If you plan on running stuff like welders and big air compressors, I'd stick with copper.. For just general lighting, aluminum is fine.

Be sure to coat all your connections and compression threads with a good electrical anti-oxidation compound. If you go with Aluminum, you'll need to check your connections periodically to make sure they remain tight. Aluminum tends to heat up and expand more than copper and has a way of coming loose.. (which is why I avoid it myself)..

Put in 4 foot deep trench, throw down a water line, air compressor line, cat5 cable, then a foot of dirt, then the power cable.

or am I getting to enthusiastic? I'm just saying, if you're going to dig a trench you may as well fill it with useful stuff...


----------



## Burksee (Jan 15, 2003)

if we ever had a problem we wouldnt have to dig up or retrench anything. We buried two 3"-4" black pvc sleeves about 150' long. Using a "mouse" we ran a snake line thru both that we pulled the electrical and cable lines thru one and two 3/4" water lines (cold & hot) thru the other , each time pulling a new snake line should we decide to pull something else thru them.


----------



## Murphy (Aug 10, 2005)

Burksee said:


> if we ever had a problem we wouldnt have to dig up or retrench anything. We buried two 3"-4" black pvc sleeves about 150' long. Using a "mouse" we ran a snake line thru both that we pulled the electrical and cable lines thru one and two 3/4" water lines (cold & hot) thru the other , each time pulling a new snake line should we decide to pull something else thru them.

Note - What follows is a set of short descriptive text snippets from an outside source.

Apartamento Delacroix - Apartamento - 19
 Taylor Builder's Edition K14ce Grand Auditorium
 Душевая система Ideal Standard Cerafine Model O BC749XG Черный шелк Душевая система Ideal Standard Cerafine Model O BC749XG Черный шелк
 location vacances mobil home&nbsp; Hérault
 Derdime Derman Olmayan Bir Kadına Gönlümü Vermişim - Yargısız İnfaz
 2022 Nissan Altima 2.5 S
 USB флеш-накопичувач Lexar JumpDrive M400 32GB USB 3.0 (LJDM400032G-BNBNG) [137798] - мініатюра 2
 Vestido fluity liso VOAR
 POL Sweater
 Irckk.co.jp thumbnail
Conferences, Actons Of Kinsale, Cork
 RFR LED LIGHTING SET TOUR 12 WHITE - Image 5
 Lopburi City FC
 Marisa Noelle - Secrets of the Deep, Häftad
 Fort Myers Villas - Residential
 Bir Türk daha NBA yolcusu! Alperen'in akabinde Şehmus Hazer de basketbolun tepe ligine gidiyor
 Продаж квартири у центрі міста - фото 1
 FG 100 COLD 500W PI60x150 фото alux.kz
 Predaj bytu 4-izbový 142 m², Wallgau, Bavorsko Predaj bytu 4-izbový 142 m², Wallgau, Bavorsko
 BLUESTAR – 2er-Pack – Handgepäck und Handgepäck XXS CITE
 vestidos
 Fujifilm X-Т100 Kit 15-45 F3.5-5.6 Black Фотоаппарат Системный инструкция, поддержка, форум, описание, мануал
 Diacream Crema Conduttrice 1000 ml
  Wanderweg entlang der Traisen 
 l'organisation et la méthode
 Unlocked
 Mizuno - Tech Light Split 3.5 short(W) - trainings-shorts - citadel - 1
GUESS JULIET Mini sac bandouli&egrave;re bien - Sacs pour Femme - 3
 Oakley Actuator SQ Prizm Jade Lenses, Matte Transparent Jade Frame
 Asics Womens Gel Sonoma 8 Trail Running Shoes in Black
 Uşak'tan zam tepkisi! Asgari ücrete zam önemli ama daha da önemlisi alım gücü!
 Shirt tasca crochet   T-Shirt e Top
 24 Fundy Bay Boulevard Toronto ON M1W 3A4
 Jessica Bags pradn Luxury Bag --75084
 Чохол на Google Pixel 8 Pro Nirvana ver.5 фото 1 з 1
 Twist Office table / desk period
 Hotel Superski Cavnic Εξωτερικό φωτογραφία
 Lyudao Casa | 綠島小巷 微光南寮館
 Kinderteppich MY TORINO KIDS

That's actually a really good idea too.. Its a bit of extra cost but could prove well worth it in the long run...


----------



## Josh R (Dec 4, 2010)

When I built my house I ran 2 1" black irrigation type plastic lines, one for air and the other for water. Then also put in 2 ¾ pvc conduits for whatever future things I would like to add. Its really cool having an air line up to the house without the noise of the compress.
As far as the wiring to barn. We, as a electrical contractor, always ran our feeds to out buildings in conduit. It's not much more expensive and alittle more durable. Nothing probably would ever happen to it but just a piece of mind thing. Over size the pipe one bigger then it leaves room for a bigger service down the road if needed. Aluminum wire these days is fine, just needs to be sized and coated properly.
Josh


----------



## Murphy (Aug 10, 2005)

200 feet isn't really practical in a conduit


----------



## U D (Aug 1, 2012)

Simplest, might be #2 Underground Feeder four conductor, copper. That way you won't need a ground rod. You will only have to bury the Underground Feeder 18 inches min. No conduit required.

That is how mine is done. I only have the power and a Television cable in the trench.


----------



## FREEPOP (Apr 11, 2002)

I went with #2 aluminum for mine, about the same run.
18" deep is code in our area
For water you will need 4' or better unless you would drain it.


----------



## Duckslapper (Apr 10, 2011)

I spoke with an electrician friend last night and he said to carry 100 amp service that far I would want at least 3/0 alum. But I got to thinking this morning I don't think a conductor that big would even fit in a breaker in my main panel.


----------



## Josh R (Dec 4, 2010)

Murphy said:


> 200 feet isn't really practical in a conduit


Why not? Suck a string in with a vacuum, pull in a decent rope and hook on the wire. Should be able to pull it in by yourself. We do it all the time....by ourself.
If your worried about the price that's one thing I guess, but it's very practical
Josh


----------



## Josh R (Dec 4, 2010)

Duckslapper said:


> I spoke with an electrician friend last night and he said to carry 100 amp service that far I would want at least 3/0 alum. But I got to thinking this morning I don't think a conductor that big would even fit in a breaker in my main panel.


1 1/2 minimum would be required for 3/0
It's better to go bigger on the wiring then just enough.
Josh


----------



## ESOX (Nov 20, 2000)

Murphy said:


> You're probably going to want a #2 or #3 copper or aluminum direct burial cable.. I would get a 3 conductor (hot-hot-neutral) and sink a ground rod next to your pole barn box.


 Absolutely not. Sub panels cannot be bonded. You will need a 4 conductor feed to keep the neutral and ground separate until you get to the main panel. And for 100A you will need considerably larger wire than #3 even in copper, much less aluminum.


----------



## Josh R (Dec 4, 2010)

Code wise...you can only bond the neutral to ground at the first disconnect down stream from the meter or transformer. Like esox said, no sub panels can be bonded. Separate neutral bar, and the ground bar screwed to the metal of the panel. No ground wires on the neutral bar of a sub panel
Josh


----------



## FREEPOP (Apr 11, 2002)

Sorry, I just saw you said 200', not 100', so my recommendation for wire size is not correct.


----------